Twenty-seven children have been killed or wounded in Yemen over the past 10 days, the United Nations Children’s Fund (UNICEF) announced on Sunday.
“Seven children between the ages of four and 14 were killed on Friday in an attack on a fuel station in the Mawiyah district, in the southern Yemeni city of Taiz,” UNICEF’s executive director, Henrietta Fore, told reporters. She added that there were other children reported dead in Yemen’s Houthis-held capital of Sanaa as a result of “continuous attacks.”

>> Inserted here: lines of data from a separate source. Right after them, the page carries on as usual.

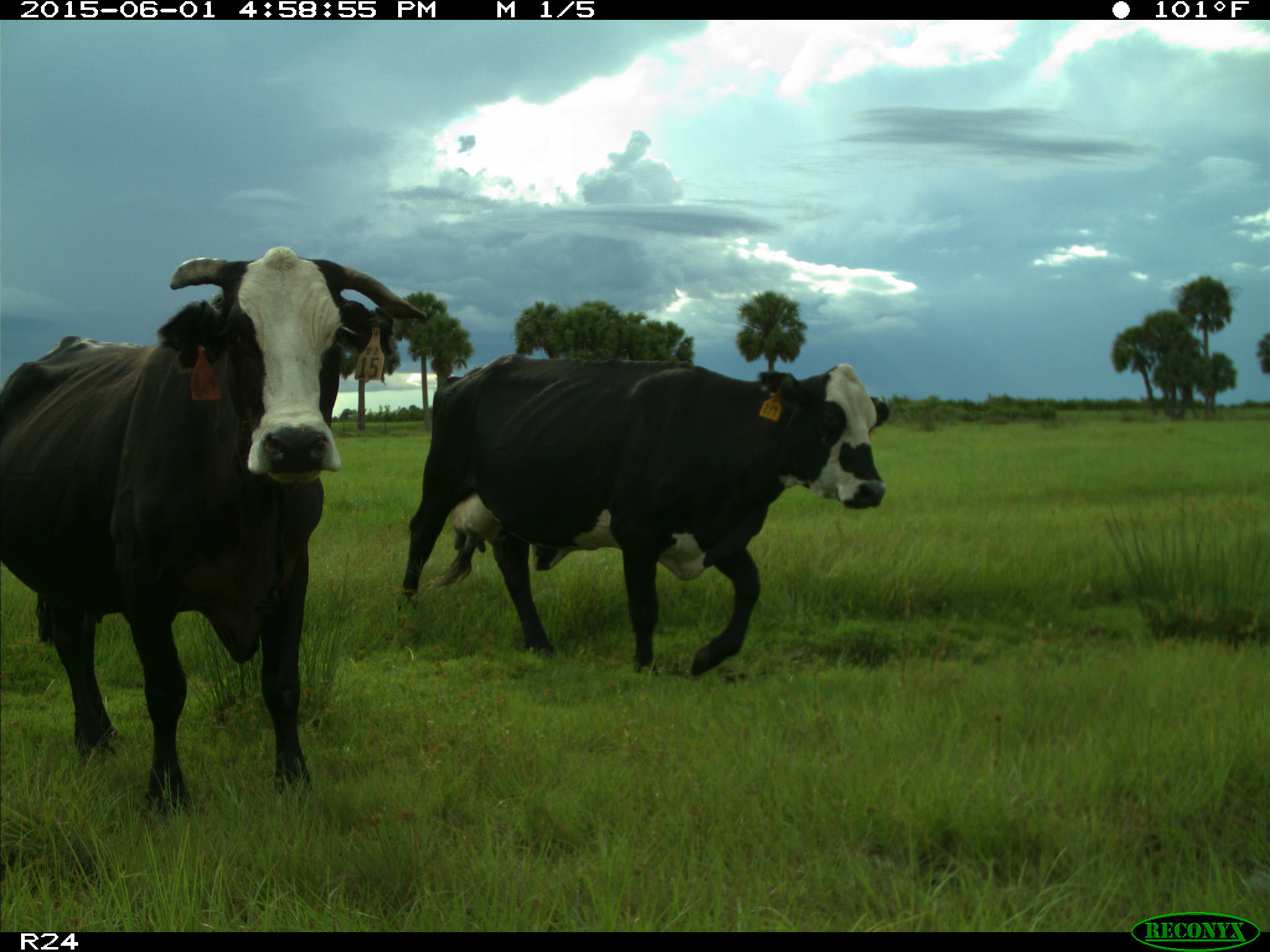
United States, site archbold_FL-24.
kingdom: Animalia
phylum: Chordata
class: Mammalia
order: Artiodactyla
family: Bovidae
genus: Bos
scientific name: Bos taurus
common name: domestic cow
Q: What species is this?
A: Bos taurus (domestic cow).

“This attack brings to 27 the number of children killed and injured in a recent escalation of violence near Sanaa and in Taiz over the past 10 days,” Fore pointed out, explaining that the actual death toll was “likely to be even higher than the numbers provided by the UN.”
“Nowhere is safe for children in Yemen. The conflict is haunting them in their homes, schools and playgrounds,” she continued.
The UN official called on all the warring parties in Yemen and those who have influence over them “to protect children at all times and keep them out of harm’s way.”
Addressing the UN Security Council and the wider international community, Fore said that “attacks on civilian infrastructure must stop and calls for peace in Yemen must be heeded.”
Impoverished Yemen has remained in a state of civil war since 2014, when Houthi rebels overran much of the country, including the capital Sanaa.
In March 2015, Saudi Arabia and its Arab allies launched a massive air campaign aimed at reversing Houthi military gains and shoring up Yemen’s embattled government.
According to UN officials, more than 50,000 people have been killed in the war, while more than 11 per cent of the country’s population has been displaced.